Le Conseil de sécurité de l’ONU a exprimé, samedi, sa vive inquiétude face aux informations faisant état d’un important déploiement de renforts militaires des Forces de soutien rapide (FSR) autour d’El-Obeid, capitale de l’État du Kordofan du Nord.
Dans un communiqué, les membres du Conseil ont fait part de leurs préoccupations concernant le « risque imminent d’atrocités de masse » et ont exigé que les FSR mettent immédiatement fin à leur offensive, soulignant le danger d’une éventuelle attaque terrestre contre la ville.
Selon le Conseil, cette nouvelle escalade risque d’aggraver davantage une situation humanitaire déjà critique dans les États du Kordofan.
Par ailleurs, l’organe onusien a appelé toutes les parties au conflit à protéger les civils et à respecter leurs obligations au regard du droit international, en rappelant notamment les engagements pris dans le cadre de la Déclaration de Djeddah.
Les membres du Conseil se sont également déclarés particulièrement préoccupés par la recrudescence des frappes de drones et ont insisté pour que les auteurs d’exactions soient tenus responsables de leurs actes.

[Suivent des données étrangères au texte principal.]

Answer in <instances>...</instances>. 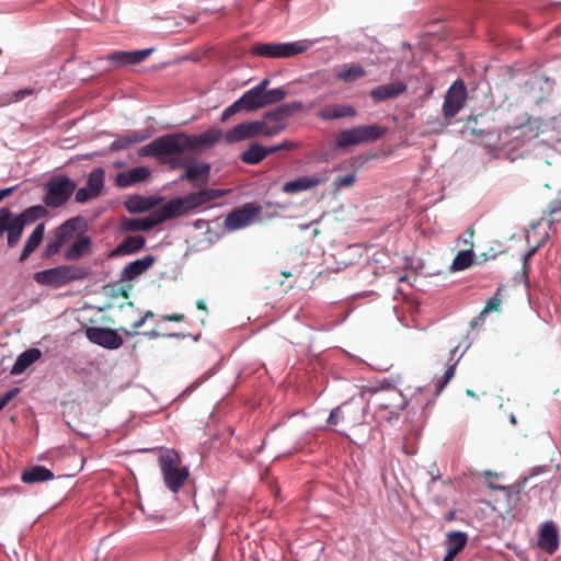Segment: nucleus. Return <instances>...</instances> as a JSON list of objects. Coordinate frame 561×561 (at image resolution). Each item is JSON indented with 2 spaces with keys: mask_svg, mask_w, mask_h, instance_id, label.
Instances as JSON below:
<instances>
[{
  "mask_svg": "<svg viewBox=\"0 0 561 561\" xmlns=\"http://www.w3.org/2000/svg\"><path fill=\"white\" fill-rule=\"evenodd\" d=\"M190 144L188 135L183 131L167 134L141 147L138 153L140 157H153L176 169L183 165L178 156L188 152Z\"/></svg>",
  "mask_w": 561,
  "mask_h": 561,
  "instance_id": "f257e3e1",
  "label": "nucleus"
},
{
  "mask_svg": "<svg viewBox=\"0 0 561 561\" xmlns=\"http://www.w3.org/2000/svg\"><path fill=\"white\" fill-rule=\"evenodd\" d=\"M159 467L165 486L173 493H178L190 477L186 466H182L180 455L168 449L159 456Z\"/></svg>",
  "mask_w": 561,
  "mask_h": 561,
  "instance_id": "f03ea898",
  "label": "nucleus"
},
{
  "mask_svg": "<svg viewBox=\"0 0 561 561\" xmlns=\"http://www.w3.org/2000/svg\"><path fill=\"white\" fill-rule=\"evenodd\" d=\"M312 41L301 39L293 43H257L251 47V54L264 58H290L307 51Z\"/></svg>",
  "mask_w": 561,
  "mask_h": 561,
  "instance_id": "7ed1b4c3",
  "label": "nucleus"
},
{
  "mask_svg": "<svg viewBox=\"0 0 561 561\" xmlns=\"http://www.w3.org/2000/svg\"><path fill=\"white\" fill-rule=\"evenodd\" d=\"M88 275L85 268L76 265H60L34 274L38 285L61 287L67 283L83 279Z\"/></svg>",
  "mask_w": 561,
  "mask_h": 561,
  "instance_id": "20e7f679",
  "label": "nucleus"
},
{
  "mask_svg": "<svg viewBox=\"0 0 561 561\" xmlns=\"http://www.w3.org/2000/svg\"><path fill=\"white\" fill-rule=\"evenodd\" d=\"M387 131L388 128L379 124L360 125L340 131L335 144L339 148H347L364 142H371L382 138Z\"/></svg>",
  "mask_w": 561,
  "mask_h": 561,
  "instance_id": "39448f33",
  "label": "nucleus"
},
{
  "mask_svg": "<svg viewBox=\"0 0 561 561\" xmlns=\"http://www.w3.org/2000/svg\"><path fill=\"white\" fill-rule=\"evenodd\" d=\"M76 187V182L70 178L65 175L55 176L45 183L43 201L48 207H60L68 202Z\"/></svg>",
  "mask_w": 561,
  "mask_h": 561,
  "instance_id": "423d86ee",
  "label": "nucleus"
},
{
  "mask_svg": "<svg viewBox=\"0 0 561 561\" xmlns=\"http://www.w3.org/2000/svg\"><path fill=\"white\" fill-rule=\"evenodd\" d=\"M530 128L524 125L508 126L499 131V150L497 156L514 160L516 151L522 148L527 139V131Z\"/></svg>",
  "mask_w": 561,
  "mask_h": 561,
  "instance_id": "0eeeda50",
  "label": "nucleus"
},
{
  "mask_svg": "<svg viewBox=\"0 0 561 561\" xmlns=\"http://www.w3.org/2000/svg\"><path fill=\"white\" fill-rule=\"evenodd\" d=\"M468 98V92L465 82L457 79L448 88L443 103V116L445 125H449L453 118L463 108Z\"/></svg>",
  "mask_w": 561,
  "mask_h": 561,
  "instance_id": "6e6552de",
  "label": "nucleus"
},
{
  "mask_svg": "<svg viewBox=\"0 0 561 561\" xmlns=\"http://www.w3.org/2000/svg\"><path fill=\"white\" fill-rule=\"evenodd\" d=\"M262 107H264L263 93L252 88L222 112L220 121L226 122L242 110L254 112Z\"/></svg>",
  "mask_w": 561,
  "mask_h": 561,
  "instance_id": "1a4fd4ad",
  "label": "nucleus"
},
{
  "mask_svg": "<svg viewBox=\"0 0 561 561\" xmlns=\"http://www.w3.org/2000/svg\"><path fill=\"white\" fill-rule=\"evenodd\" d=\"M330 179V171L322 169L311 175H304L290 180L283 185V192L286 194H297L300 192L312 190L324 184Z\"/></svg>",
  "mask_w": 561,
  "mask_h": 561,
  "instance_id": "9d476101",
  "label": "nucleus"
},
{
  "mask_svg": "<svg viewBox=\"0 0 561 561\" xmlns=\"http://www.w3.org/2000/svg\"><path fill=\"white\" fill-rule=\"evenodd\" d=\"M262 208L252 203H248L233 209L225 219V227L232 231L251 225L261 214Z\"/></svg>",
  "mask_w": 561,
  "mask_h": 561,
  "instance_id": "9b49d317",
  "label": "nucleus"
},
{
  "mask_svg": "<svg viewBox=\"0 0 561 561\" xmlns=\"http://www.w3.org/2000/svg\"><path fill=\"white\" fill-rule=\"evenodd\" d=\"M364 421V412L359 404L354 401L345 402L342 405L334 409L328 419L331 425H337L339 423H345L350 426H355Z\"/></svg>",
  "mask_w": 561,
  "mask_h": 561,
  "instance_id": "f8f14e48",
  "label": "nucleus"
},
{
  "mask_svg": "<svg viewBox=\"0 0 561 561\" xmlns=\"http://www.w3.org/2000/svg\"><path fill=\"white\" fill-rule=\"evenodd\" d=\"M259 136L265 137L263 123L260 121H252L238 124L232 129L225 134L227 144H236L247 139H253Z\"/></svg>",
  "mask_w": 561,
  "mask_h": 561,
  "instance_id": "ddd939ff",
  "label": "nucleus"
},
{
  "mask_svg": "<svg viewBox=\"0 0 561 561\" xmlns=\"http://www.w3.org/2000/svg\"><path fill=\"white\" fill-rule=\"evenodd\" d=\"M85 335L90 342L108 350H116L124 343L117 331L110 328L90 327Z\"/></svg>",
  "mask_w": 561,
  "mask_h": 561,
  "instance_id": "4468645a",
  "label": "nucleus"
},
{
  "mask_svg": "<svg viewBox=\"0 0 561 561\" xmlns=\"http://www.w3.org/2000/svg\"><path fill=\"white\" fill-rule=\"evenodd\" d=\"M226 190L221 188H201L197 192L190 193L184 197L188 210L202 206L210 201H215L225 196Z\"/></svg>",
  "mask_w": 561,
  "mask_h": 561,
  "instance_id": "2eb2a0df",
  "label": "nucleus"
},
{
  "mask_svg": "<svg viewBox=\"0 0 561 561\" xmlns=\"http://www.w3.org/2000/svg\"><path fill=\"white\" fill-rule=\"evenodd\" d=\"M538 547L549 554L557 551L559 547V534L552 522H547L541 526L538 536Z\"/></svg>",
  "mask_w": 561,
  "mask_h": 561,
  "instance_id": "dca6fc26",
  "label": "nucleus"
},
{
  "mask_svg": "<svg viewBox=\"0 0 561 561\" xmlns=\"http://www.w3.org/2000/svg\"><path fill=\"white\" fill-rule=\"evenodd\" d=\"M407 91V84L402 81H394L387 84H381L374 88L369 95L375 103L392 100Z\"/></svg>",
  "mask_w": 561,
  "mask_h": 561,
  "instance_id": "f3484780",
  "label": "nucleus"
},
{
  "mask_svg": "<svg viewBox=\"0 0 561 561\" xmlns=\"http://www.w3.org/2000/svg\"><path fill=\"white\" fill-rule=\"evenodd\" d=\"M151 53V48L135 51L117 50L108 55L107 59L115 66L137 65L142 62Z\"/></svg>",
  "mask_w": 561,
  "mask_h": 561,
  "instance_id": "a211bd4d",
  "label": "nucleus"
},
{
  "mask_svg": "<svg viewBox=\"0 0 561 561\" xmlns=\"http://www.w3.org/2000/svg\"><path fill=\"white\" fill-rule=\"evenodd\" d=\"M210 174V164L206 162L191 163L186 167L180 180H187L194 183V186L199 187L208 182Z\"/></svg>",
  "mask_w": 561,
  "mask_h": 561,
  "instance_id": "6ab92c4d",
  "label": "nucleus"
},
{
  "mask_svg": "<svg viewBox=\"0 0 561 561\" xmlns=\"http://www.w3.org/2000/svg\"><path fill=\"white\" fill-rule=\"evenodd\" d=\"M357 111L354 106L348 104H330L321 108L317 116L322 121H333L346 117H355Z\"/></svg>",
  "mask_w": 561,
  "mask_h": 561,
  "instance_id": "aec40b11",
  "label": "nucleus"
},
{
  "mask_svg": "<svg viewBox=\"0 0 561 561\" xmlns=\"http://www.w3.org/2000/svg\"><path fill=\"white\" fill-rule=\"evenodd\" d=\"M221 130L209 129L204 134L197 136H190L188 152H199L203 149L211 148L221 138Z\"/></svg>",
  "mask_w": 561,
  "mask_h": 561,
  "instance_id": "412c9836",
  "label": "nucleus"
},
{
  "mask_svg": "<svg viewBox=\"0 0 561 561\" xmlns=\"http://www.w3.org/2000/svg\"><path fill=\"white\" fill-rule=\"evenodd\" d=\"M154 263V257L152 255H146L142 259H138L134 262L127 264L121 274V280L129 282L134 280L141 274H144L147 270H149Z\"/></svg>",
  "mask_w": 561,
  "mask_h": 561,
  "instance_id": "4be33fe9",
  "label": "nucleus"
},
{
  "mask_svg": "<svg viewBox=\"0 0 561 561\" xmlns=\"http://www.w3.org/2000/svg\"><path fill=\"white\" fill-rule=\"evenodd\" d=\"M149 176L150 170L147 167H136L126 172L118 173L115 178V183L119 187H129L146 181Z\"/></svg>",
  "mask_w": 561,
  "mask_h": 561,
  "instance_id": "5701e85b",
  "label": "nucleus"
},
{
  "mask_svg": "<svg viewBox=\"0 0 561 561\" xmlns=\"http://www.w3.org/2000/svg\"><path fill=\"white\" fill-rule=\"evenodd\" d=\"M161 222L188 213L184 197H176L157 208Z\"/></svg>",
  "mask_w": 561,
  "mask_h": 561,
  "instance_id": "b1692460",
  "label": "nucleus"
},
{
  "mask_svg": "<svg viewBox=\"0 0 561 561\" xmlns=\"http://www.w3.org/2000/svg\"><path fill=\"white\" fill-rule=\"evenodd\" d=\"M161 224L157 209L151 211L146 218H129L124 221V228L127 231H148Z\"/></svg>",
  "mask_w": 561,
  "mask_h": 561,
  "instance_id": "393cba45",
  "label": "nucleus"
},
{
  "mask_svg": "<svg viewBox=\"0 0 561 561\" xmlns=\"http://www.w3.org/2000/svg\"><path fill=\"white\" fill-rule=\"evenodd\" d=\"M42 356L39 348H28L20 354L11 368V375L16 376L24 373L32 364H34Z\"/></svg>",
  "mask_w": 561,
  "mask_h": 561,
  "instance_id": "a878e982",
  "label": "nucleus"
},
{
  "mask_svg": "<svg viewBox=\"0 0 561 561\" xmlns=\"http://www.w3.org/2000/svg\"><path fill=\"white\" fill-rule=\"evenodd\" d=\"M367 72L363 66L358 64L342 65L335 72L337 80L344 83H353L366 77Z\"/></svg>",
  "mask_w": 561,
  "mask_h": 561,
  "instance_id": "bb28decb",
  "label": "nucleus"
},
{
  "mask_svg": "<svg viewBox=\"0 0 561 561\" xmlns=\"http://www.w3.org/2000/svg\"><path fill=\"white\" fill-rule=\"evenodd\" d=\"M24 227V222L10 210L9 219L4 225V231L8 232V245L10 248H13L19 243Z\"/></svg>",
  "mask_w": 561,
  "mask_h": 561,
  "instance_id": "cd10ccee",
  "label": "nucleus"
},
{
  "mask_svg": "<svg viewBox=\"0 0 561 561\" xmlns=\"http://www.w3.org/2000/svg\"><path fill=\"white\" fill-rule=\"evenodd\" d=\"M54 479V473L44 466H34L22 472L21 480L27 484L45 482Z\"/></svg>",
  "mask_w": 561,
  "mask_h": 561,
  "instance_id": "c85d7f7f",
  "label": "nucleus"
},
{
  "mask_svg": "<svg viewBox=\"0 0 561 561\" xmlns=\"http://www.w3.org/2000/svg\"><path fill=\"white\" fill-rule=\"evenodd\" d=\"M45 234V224H38L27 238L19 261L24 262L39 247Z\"/></svg>",
  "mask_w": 561,
  "mask_h": 561,
  "instance_id": "c756f323",
  "label": "nucleus"
},
{
  "mask_svg": "<svg viewBox=\"0 0 561 561\" xmlns=\"http://www.w3.org/2000/svg\"><path fill=\"white\" fill-rule=\"evenodd\" d=\"M91 248V238L88 236H80L65 252V257L68 261L79 260L89 253Z\"/></svg>",
  "mask_w": 561,
  "mask_h": 561,
  "instance_id": "7c9ffc66",
  "label": "nucleus"
},
{
  "mask_svg": "<svg viewBox=\"0 0 561 561\" xmlns=\"http://www.w3.org/2000/svg\"><path fill=\"white\" fill-rule=\"evenodd\" d=\"M146 243L142 236H128L125 240L112 252V255H127L140 251Z\"/></svg>",
  "mask_w": 561,
  "mask_h": 561,
  "instance_id": "2f4dec72",
  "label": "nucleus"
},
{
  "mask_svg": "<svg viewBox=\"0 0 561 561\" xmlns=\"http://www.w3.org/2000/svg\"><path fill=\"white\" fill-rule=\"evenodd\" d=\"M274 111L271 110L264 113L262 119L265 137H273L282 133L287 127V122H284L280 117L273 116Z\"/></svg>",
  "mask_w": 561,
  "mask_h": 561,
  "instance_id": "473e14b6",
  "label": "nucleus"
},
{
  "mask_svg": "<svg viewBox=\"0 0 561 561\" xmlns=\"http://www.w3.org/2000/svg\"><path fill=\"white\" fill-rule=\"evenodd\" d=\"M468 535L463 531H450L446 535L447 552L457 557L467 546Z\"/></svg>",
  "mask_w": 561,
  "mask_h": 561,
  "instance_id": "72a5a7b5",
  "label": "nucleus"
},
{
  "mask_svg": "<svg viewBox=\"0 0 561 561\" xmlns=\"http://www.w3.org/2000/svg\"><path fill=\"white\" fill-rule=\"evenodd\" d=\"M266 157V147L259 142H252L248 149L241 153L240 159L245 164L255 165L263 161Z\"/></svg>",
  "mask_w": 561,
  "mask_h": 561,
  "instance_id": "f704fd0d",
  "label": "nucleus"
},
{
  "mask_svg": "<svg viewBox=\"0 0 561 561\" xmlns=\"http://www.w3.org/2000/svg\"><path fill=\"white\" fill-rule=\"evenodd\" d=\"M471 134L478 138L481 145L493 151L497 156L499 150V133L471 128Z\"/></svg>",
  "mask_w": 561,
  "mask_h": 561,
  "instance_id": "c9c22d12",
  "label": "nucleus"
},
{
  "mask_svg": "<svg viewBox=\"0 0 561 561\" xmlns=\"http://www.w3.org/2000/svg\"><path fill=\"white\" fill-rule=\"evenodd\" d=\"M146 139H147V135L141 134L139 131H134L131 134L122 135V136L117 137L116 140H114L111 144V150H113V151L124 150V149L131 147L135 144L142 142Z\"/></svg>",
  "mask_w": 561,
  "mask_h": 561,
  "instance_id": "e433bc0d",
  "label": "nucleus"
},
{
  "mask_svg": "<svg viewBox=\"0 0 561 561\" xmlns=\"http://www.w3.org/2000/svg\"><path fill=\"white\" fill-rule=\"evenodd\" d=\"M157 202L152 197L133 196L126 202V208L129 213H142L150 210Z\"/></svg>",
  "mask_w": 561,
  "mask_h": 561,
  "instance_id": "4c0bfd02",
  "label": "nucleus"
},
{
  "mask_svg": "<svg viewBox=\"0 0 561 561\" xmlns=\"http://www.w3.org/2000/svg\"><path fill=\"white\" fill-rule=\"evenodd\" d=\"M78 218H71L60 225L56 230L54 231V236L62 243H67L69 240L72 239L76 230H77V224Z\"/></svg>",
  "mask_w": 561,
  "mask_h": 561,
  "instance_id": "58836bf2",
  "label": "nucleus"
},
{
  "mask_svg": "<svg viewBox=\"0 0 561 561\" xmlns=\"http://www.w3.org/2000/svg\"><path fill=\"white\" fill-rule=\"evenodd\" d=\"M304 110V104L300 101H293L289 103H285L274 108V117H280L284 122H287V118L294 116L295 114L301 112Z\"/></svg>",
  "mask_w": 561,
  "mask_h": 561,
  "instance_id": "ea45409f",
  "label": "nucleus"
},
{
  "mask_svg": "<svg viewBox=\"0 0 561 561\" xmlns=\"http://www.w3.org/2000/svg\"><path fill=\"white\" fill-rule=\"evenodd\" d=\"M474 262V253L472 249L459 251L455 256L450 268L453 271H463L470 267Z\"/></svg>",
  "mask_w": 561,
  "mask_h": 561,
  "instance_id": "a19ab883",
  "label": "nucleus"
},
{
  "mask_svg": "<svg viewBox=\"0 0 561 561\" xmlns=\"http://www.w3.org/2000/svg\"><path fill=\"white\" fill-rule=\"evenodd\" d=\"M47 215V210L42 205H35L26 208L23 213L16 215L26 226L27 224L35 222L37 219Z\"/></svg>",
  "mask_w": 561,
  "mask_h": 561,
  "instance_id": "79ce46f5",
  "label": "nucleus"
},
{
  "mask_svg": "<svg viewBox=\"0 0 561 561\" xmlns=\"http://www.w3.org/2000/svg\"><path fill=\"white\" fill-rule=\"evenodd\" d=\"M88 188L99 196L104 185V171L102 169H94L88 176Z\"/></svg>",
  "mask_w": 561,
  "mask_h": 561,
  "instance_id": "37998d69",
  "label": "nucleus"
},
{
  "mask_svg": "<svg viewBox=\"0 0 561 561\" xmlns=\"http://www.w3.org/2000/svg\"><path fill=\"white\" fill-rule=\"evenodd\" d=\"M543 214L548 217L547 221L549 228H551L557 222H561V198L551 201Z\"/></svg>",
  "mask_w": 561,
  "mask_h": 561,
  "instance_id": "c03bdc74",
  "label": "nucleus"
},
{
  "mask_svg": "<svg viewBox=\"0 0 561 561\" xmlns=\"http://www.w3.org/2000/svg\"><path fill=\"white\" fill-rule=\"evenodd\" d=\"M356 180L357 178L355 172L336 176L332 182L333 192H339L342 188L352 187L355 184Z\"/></svg>",
  "mask_w": 561,
  "mask_h": 561,
  "instance_id": "a18cd8bd",
  "label": "nucleus"
},
{
  "mask_svg": "<svg viewBox=\"0 0 561 561\" xmlns=\"http://www.w3.org/2000/svg\"><path fill=\"white\" fill-rule=\"evenodd\" d=\"M286 95L287 92L283 88L267 90L263 93L264 107L280 102Z\"/></svg>",
  "mask_w": 561,
  "mask_h": 561,
  "instance_id": "49530a36",
  "label": "nucleus"
},
{
  "mask_svg": "<svg viewBox=\"0 0 561 561\" xmlns=\"http://www.w3.org/2000/svg\"><path fill=\"white\" fill-rule=\"evenodd\" d=\"M34 92H35L34 89L25 88V89H20L18 91L13 92L12 94H7L3 99V101L0 102V106L8 105L13 102H20V101L24 100L25 98L33 95Z\"/></svg>",
  "mask_w": 561,
  "mask_h": 561,
  "instance_id": "de8ad7c7",
  "label": "nucleus"
},
{
  "mask_svg": "<svg viewBox=\"0 0 561 561\" xmlns=\"http://www.w3.org/2000/svg\"><path fill=\"white\" fill-rule=\"evenodd\" d=\"M502 300H503V298L501 295V288H499L496 290V293L486 300L485 306L482 310V314H486V313L493 312V311H500Z\"/></svg>",
  "mask_w": 561,
  "mask_h": 561,
  "instance_id": "09e8293b",
  "label": "nucleus"
},
{
  "mask_svg": "<svg viewBox=\"0 0 561 561\" xmlns=\"http://www.w3.org/2000/svg\"><path fill=\"white\" fill-rule=\"evenodd\" d=\"M64 244L54 236L46 244L44 250V257H51L57 254Z\"/></svg>",
  "mask_w": 561,
  "mask_h": 561,
  "instance_id": "8fccbe9b",
  "label": "nucleus"
},
{
  "mask_svg": "<svg viewBox=\"0 0 561 561\" xmlns=\"http://www.w3.org/2000/svg\"><path fill=\"white\" fill-rule=\"evenodd\" d=\"M455 368H456V363L448 366V368L446 369L443 378L440 380H438V382L436 383V396H438L443 389L445 388V386L450 381V379L454 377L455 375Z\"/></svg>",
  "mask_w": 561,
  "mask_h": 561,
  "instance_id": "3c124183",
  "label": "nucleus"
},
{
  "mask_svg": "<svg viewBox=\"0 0 561 561\" xmlns=\"http://www.w3.org/2000/svg\"><path fill=\"white\" fill-rule=\"evenodd\" d=\"M94 197H98V196L94 195L93 192H91L88 187H82L77 191L75 199L77 203L83 204Z\"/></svg>",
  "mask_w": 561,
  "mask_h": 561,
  "instance_id": "603ef678",
  "label": "nucleus"
},
{
  "mask_svg": "<svg viewBox=\"0 0 561 561\" xmlns=\"http://www.w3.org/2000/svg\"><path fill=\"white\" fill-rule=\"evenodd\" d=\"M145 318L140 316L138 320L130 323V330L122 327L121 331H123L124 334L127 336H135L138 333L137 330L140 329L145 324Z\"/></svg>",
  "mask_w": 561,
  "mask_h": 561,
  "instance_id": "864d4df0",
  "label": "nucleus"
},
{
  "mask_svg": "<svg viewBox=\"0 0 561 561\" xmlns=\"http://www.w3.org/2000/svg\"><path fill=\"white\" fill-rule=\"evenodd\" d=\"M295 148H296V144H294L291 141H283L278 145H275V146H272L268 148L266 147V151H267V156H268V154L278 152L280 150H293Z\"/></svg>",
  "mask_w": 561,
  "mask_h": 561,
  "instance_id": "5fc2aeb1",
  "label": "nucleus"
},
{
  "mask_svg": "<svg viewBox=\"0 0 561 561\" xmlns=\"http://www.w3.org/2000/svg\"><path fill=\"white\" fill-rule=\"evenodd\" d=\"M20 393L19 388H12L0 397V411L18 394Z\"/></svg>",
  "mask_w": 561,
  "mask_h": 561,
  "instance_id": "6e6d98bb",
  "label": "nucleus"
},
{
  "mask_svg": "<svg viewBox=\"0 0 561 561\" xmlns=\"http://www.w3.org/2000/svg\"><path fill=\"white\" fill-rule=\"evenodd\" d=\"M20 393L19 388H12L0 397V411L18 394Z\"/></svg>",
  "mask_w": 561,
  "mask_h": 561,
  "instance_id": "4d7b16f0",
  "label": "nucleus"
},
{
  "mask_svg": "<svg viewBox=\"0 0 561 561\" xmlns=\"http://www.w3.org/2000/svg\"><path fill=\"white\" fill-rule=\"evenodd\" d=\"M20 393L19 388H12L0 397V411L18 394Z\"/></svg>",
  "mask_w": 561,
  "mask_h": 561,
  "instance_id": "13d9d810",
  "label": "nucleus"
},
{
  "mask_svg": "<svg viewBox=\"0 0 561 561\" xmlns=\"http://www.w3.org/2000/svg\"><path fill=\"white\" fill-rule=\"evenodd\" d=\"M20 393L19 388H12L0 397V411L18 394Z\"/></svg>",
  "mask_w": 561,
  "mask_h": 561,
  "instance_id": "bf43d9fd",
  "label": "nucleus"
},
{
  "mask_svg": "<svg viewBox=\"0 0 561 561\" xmlns=\"http://www.w3.org/2000/svg\"><path fill=\"white\" fill-rule=\"evenodd\" d=\"M185 319V316L183 313H171V314H164L162 317L163 321L168 322H181Z\"/></svg>",
  "mask_w": 561,
  "mask_h": 561,
  "instance_id": "052dcab7",
  "label": "nucleus"
},
{
  "mask_svg": "<svg viewBox=\"0 0 561 561\" xmlns=\"http://www.w3.org/2000/svg\"><path fill=\"white\" fill-rule=\"evenodd\" d=\"M466 234H467L466 238H460V240L465 244L470 245V249H472V247H473L472 238H473V234H474V228L473 227L468 228V230L466 231Z\"/></svg>",
  "mask_w": 561,
  "mask_h": 561,
  "instance_id": "680f3d73",
  "label": "nucleus"
},
{
  "mask_svg": "<svg viewBox=\"0 0 561 561\" xmlns=\"http://www.w3.org/2000/svg\"><path fill=\"white\" fill-rule=\"evenodd\" d=\"M144 335L150 340L157 339V337H165V333H160L157 330H150L144 333Z\"/></svg>",
  "mask_w": 561,
  "mask_h": 561,
  "instance_id": "e2e57ef3",
  "label": "nucleus"
},
{
  "mask_svg": "<svg viewBox=\"0 0 561 561\" xmlns=\"http://www.w3.org/2000/svg\"><path fill=\"white\" fill-rule=\"evenodd\" d=\"M268 84H270V80L268 79H264L259 84L253 87V89L256 90V91H260L261 93H264V92H266V88H267Z\"/></svg>",
  "mask_w": 561,
  "mask_h": 561,
  "instance_id": "0e129e2a",
  "label": "nucleus"
},
{
  "mask_svg": "<svg viewBox=\"0 0 561 561\" xmlns=\"http://www.w3.org/2000/svg\"><path fill=\"white\" fill-rule=\"evenodd\" d=\"M484 316L482 314V311L470 322L471 328L478 327L481 322L484 320Z\"/></svg>",
  "mask_w": 561,
  "mask_h": 561,
  "instance_id": "69168bd1",
  "label": "nucleus"
},
{
  "mask_svg": "<svg viewBox=\"0 0 561 561\" xmlns=\"http://www.w3.org/2000/svg\"><path fill=\"white\" fill-rule=\"evenodd\" d=\"M536 252V248H533L530 250H528L525 255L523 256V260H524V268L526 267V264H527V261L535 254Z\"/></svg>",
  "mask_w": 561,
  "mask_h": 561,
  "instance_id": "338daca9",
  "label": "nucleus"
},
{
  "mask_svg": "<svg viewBox=\"0 0 561 561\" xmlns=\"http://www.w3.org/2000/svg\"><path fill=\"white\" fill-rule=\"evenodd\" d=\"M13 187L0 190V202L3 201L7 196H9L13 192Z\"/></svg>",
  "mask_w": 561,
  "mask_h": 561,
  "instance_id": "774afa93",
  "label": "nucleus"
}]
</instances>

Le Conseil a, en outre, souligné l’importance de garantir un accès humanitaire sûr et sans entrave, tout en exhortant les pays étrangers à s’abstenir de toute ingérence extérieure dans le conflit.

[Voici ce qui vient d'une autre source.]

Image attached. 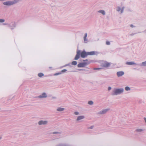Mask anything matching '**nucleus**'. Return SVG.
I'll return each instance as SVG.
<instances>
[{
	"label": "nucleus",
	"mask_w": 146,
	"mask_h": 146,
	"mask_svg": "<svg viewBox=\"0 0 146 146\" xmlns=\"http://www.w3.org/2000/svg\"><path fill=\"white\" fill-rule=\"evenodd\" d=\"M124 92L123 88H115L112 91L111 95L112 96H117L122 94Z\"/></svg>",
	"instance_id": "1"
},
{
	"label": "nucleus",
	"mask_w": 146,
	"mask_h": 146,
	"mask_svg": "<svg viewBox=\"0 0 146 146\" xmlns=\"http://www.w3.org/2000/svg\"><path fill=\"white\" fill-rule=\"evenodd\" d=\"M110 110V108H106L103 109L102 110L98 112L97 113V114L98 115H103L106 113L107 112Z\"/></svg>",
	"instance_id": "2"
},
{
	"label": "nucleus",
	"mask_w": 146,
	"mask_h": 146,
	"mask_svg": "<svg viewBox=\"0 0 146 146\" xmlns=\"http://www.w3.org/2000/svg\"><path fill=\"white\" fill-rule=\"evenodd\" d=\"M48 97V94L45 92L42 93L37 97L39 99H42L46 98Z\"/></svg>",
	"instance_id": "3"
},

Réaffirmant son attachement à l’intégrité territoriale du Soudan, le Conseil de sécurité a rejeté toute tentative des FSR de mettre en place une « autorité gouvernementale parallèle ».
Enfin, les membres du Conseil ont appelé les parties belligérantes à cesser immédiatement les combats.
Le Soudan est plongé dans un conflit depuis avril 2023, lorsque des affrontements ont éclaté entre l’armée et les FSR autour du projet d’intégration de cette force paramilitaire au sein des forces armées régulières. Cette guerre a provoqué l’une des pires crises humanitaires au monde, faisant des dizaines de milliers de morts et près de 13 millions de déplacés.